Later he recalled that he was eight years old when he first became aware of electrical engineering, after seeing his father press a button and receive a response from elsewhere in the ship.
After leaving school he entered the institute of Technology at St. Petersburg from where he graduated with a degree in electrical engineering in 1912. Whilst there he was a student of Professor Boris Rousing , probably the first man to achieve television .
It was Rousing who did so much to inspire Zworykin with an interest in electronics and television. Rousing in Russia and A.A. Campbell Swinton in Britain both foresaw the possibilities of electronics television as early as the first decade of this century, well before better known names such as Baird.
In 1908, and again in 1911, Campbell Swinton published his ideas for electronic television for which he specified cathode-ray tubes at both the camera and the receiver, both using electromagnetic scanning. The details bear close comparison with Zworykin's later successful tubes.
Though Campbell Swinton had the right ideas he was unable to transform them into reality. But in Russia . Rosing , with more limited aims , met with some success . At the camera he used the spinning mirror-drum technique to achieve horizontal and vertical scanning together with a photoelectric cell. The result was displayed on a cold-cathode Braun tube (c. r. t.) using magnetic coils to achieve scanning.
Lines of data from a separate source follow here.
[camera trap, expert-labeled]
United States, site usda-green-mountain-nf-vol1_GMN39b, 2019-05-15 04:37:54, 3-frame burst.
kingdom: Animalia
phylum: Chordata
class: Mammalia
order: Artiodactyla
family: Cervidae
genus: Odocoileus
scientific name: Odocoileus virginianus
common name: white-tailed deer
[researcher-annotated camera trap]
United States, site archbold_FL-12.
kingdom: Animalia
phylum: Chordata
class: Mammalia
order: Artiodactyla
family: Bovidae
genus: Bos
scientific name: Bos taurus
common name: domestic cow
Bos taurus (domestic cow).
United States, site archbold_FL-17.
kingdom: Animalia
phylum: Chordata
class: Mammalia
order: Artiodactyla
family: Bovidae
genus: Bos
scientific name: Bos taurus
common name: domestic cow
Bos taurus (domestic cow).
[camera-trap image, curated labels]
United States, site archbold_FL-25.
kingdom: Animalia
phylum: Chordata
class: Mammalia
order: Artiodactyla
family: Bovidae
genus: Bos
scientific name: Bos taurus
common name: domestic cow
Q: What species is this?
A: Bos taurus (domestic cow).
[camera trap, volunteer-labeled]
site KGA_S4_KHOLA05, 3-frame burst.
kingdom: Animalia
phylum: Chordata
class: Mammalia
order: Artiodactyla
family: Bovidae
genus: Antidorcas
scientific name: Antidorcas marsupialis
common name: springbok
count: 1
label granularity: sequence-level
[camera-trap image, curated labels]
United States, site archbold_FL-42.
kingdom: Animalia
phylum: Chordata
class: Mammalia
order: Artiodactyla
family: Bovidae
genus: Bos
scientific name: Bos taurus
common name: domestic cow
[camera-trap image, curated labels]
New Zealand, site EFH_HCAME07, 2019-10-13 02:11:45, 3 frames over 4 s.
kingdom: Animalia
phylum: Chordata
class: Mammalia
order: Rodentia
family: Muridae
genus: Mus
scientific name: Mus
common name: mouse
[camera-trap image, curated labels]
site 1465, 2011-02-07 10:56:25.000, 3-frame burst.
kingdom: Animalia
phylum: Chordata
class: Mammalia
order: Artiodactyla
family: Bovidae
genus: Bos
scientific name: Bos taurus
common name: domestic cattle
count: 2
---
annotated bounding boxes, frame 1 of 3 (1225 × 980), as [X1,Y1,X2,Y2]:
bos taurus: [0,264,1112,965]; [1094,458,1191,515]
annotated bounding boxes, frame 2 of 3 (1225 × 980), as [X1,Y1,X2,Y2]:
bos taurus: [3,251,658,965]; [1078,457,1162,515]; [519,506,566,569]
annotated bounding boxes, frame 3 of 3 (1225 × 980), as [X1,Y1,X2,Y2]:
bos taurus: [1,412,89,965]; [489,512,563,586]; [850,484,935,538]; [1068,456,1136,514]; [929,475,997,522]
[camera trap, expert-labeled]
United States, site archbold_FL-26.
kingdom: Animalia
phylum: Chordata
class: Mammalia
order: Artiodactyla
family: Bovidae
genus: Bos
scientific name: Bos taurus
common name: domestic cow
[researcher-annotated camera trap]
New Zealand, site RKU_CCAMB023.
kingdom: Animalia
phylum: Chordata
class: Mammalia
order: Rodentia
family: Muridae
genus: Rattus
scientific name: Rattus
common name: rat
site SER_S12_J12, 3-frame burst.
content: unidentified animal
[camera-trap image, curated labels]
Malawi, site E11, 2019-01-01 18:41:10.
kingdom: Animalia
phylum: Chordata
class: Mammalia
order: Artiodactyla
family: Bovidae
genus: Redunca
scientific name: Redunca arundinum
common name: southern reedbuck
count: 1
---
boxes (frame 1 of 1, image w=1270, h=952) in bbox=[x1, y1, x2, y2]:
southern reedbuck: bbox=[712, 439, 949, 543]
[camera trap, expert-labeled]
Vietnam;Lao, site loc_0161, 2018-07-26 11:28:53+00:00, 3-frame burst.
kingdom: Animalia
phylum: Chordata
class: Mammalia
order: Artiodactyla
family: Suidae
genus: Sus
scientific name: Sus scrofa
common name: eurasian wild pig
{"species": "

Zworykin recalled that during his time with Rosing (1910-1912) they constructed a cathode-ray picture tube and achieved "stationary geometrical figures, very fuzzy, like a triangle and some kind of distorted circle and so on but with very, very intense light."
Though Rosing did not achieve moving pictures (selenium cells have a slow response time) he did inspire Zworykin . "He started me to dream about television so when I succeeded to reach the United States which was in 1919. I started to look for a place where I could work in television", said Zworykin.